Flevobike Greenmachine: allo stand della ditta olandese trovo una cliente diventata collaboratrice in occasione dell'esposizione che mi mostra entusiasta le caratteristiche di quella che molti definiscono la Rolls Royce delle reclinate. Carenatura completa della trasmissione, cambio Rolhoff e freni a disco Avid di serie sono il biglietto da visita di questo attrezzo con ruote 20/20 e manubrio ASS. Il modello da me provato montava anche una sospensione anteriore e ruote con razze in magnesio al posto delle normali ruote a raggi. Si tratta di una bicicletta che il produttore sostiene essere completamente libera dal bisogno di manutenzione, eccezion fatta naturalmente per la sostituzione periodica di coperture e pastiglie dei freni.
Greenmachine
Anche con la Flevobike mi avventuro per i boschetti di Germhersheim. Sugli sterrati si comporta più che bene anche se non con la stessa disinvoltura delle Azub, ma anche in questo caso il pregiudizio che avevo sulle ruote da 20" su terreni sconnessi viene ampiamente smentito. Il Rolhoff fa un po' di rumore su alcuni rapporti, ma è risaputo che è un difetto da nuovo che con l'uso si risolve. L'effetto "pogo" è davvero minimo, e forse dovuto all'utilizzo del particolare sedile traspirante in tela (ma sarà traspirante davvero? bisognerebbe starci su una bella oretta... magari tornato in Italia vado da quel tizio di Saronno che le importa e vedo se riesco a farci un bel giro...) più che alla geometria del telaio. Anche qui la comodità sorprende, soprattutto in considerazione del materiale di cui è composto il sedile: le maglie del tessuto, tiratissime come quelle di una racchetta da tennis, danno un sostegno che non ti aspetteresti. La gestione del cambio con il Rolhoff è davvero "spensierata": avere 14 rapporti in linea non sovrapposti rende anche le cambiate più ardite e improvvise una sciocchezza. Le partenze, anche se più tranquille di quelle della Streetmachine sono comunque piuttosto decise.

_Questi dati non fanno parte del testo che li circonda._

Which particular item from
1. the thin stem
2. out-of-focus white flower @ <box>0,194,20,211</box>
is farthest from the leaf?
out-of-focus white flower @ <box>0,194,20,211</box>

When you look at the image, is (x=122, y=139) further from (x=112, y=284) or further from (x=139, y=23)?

Insomma mi ha dato l'idea di una macchina davvero versatile.
Tadpole trike "Tripod"
Non capisco granchè di trikes, ma mi ha colpito questo tadpole con seduta oscillante, che servirebbe a garantire una maggiore stabilità in curva. Questa che a Spezi eniva presentata come un punto di forza di questi veicoli, è una caratteristica che i trike a delta della italiana Trevi Bike presentano già da molti anni. Qui potete vedere il titolare di Trevi Bike, Tiberio Trevisan, provare il suo Sirio.
Challenge Fujin SL
Un missile. Mi ci sono seduto sopra, ho guardato i pedali ed è partita. Si solleva tranquillamente con una mano. Scheda tecnica.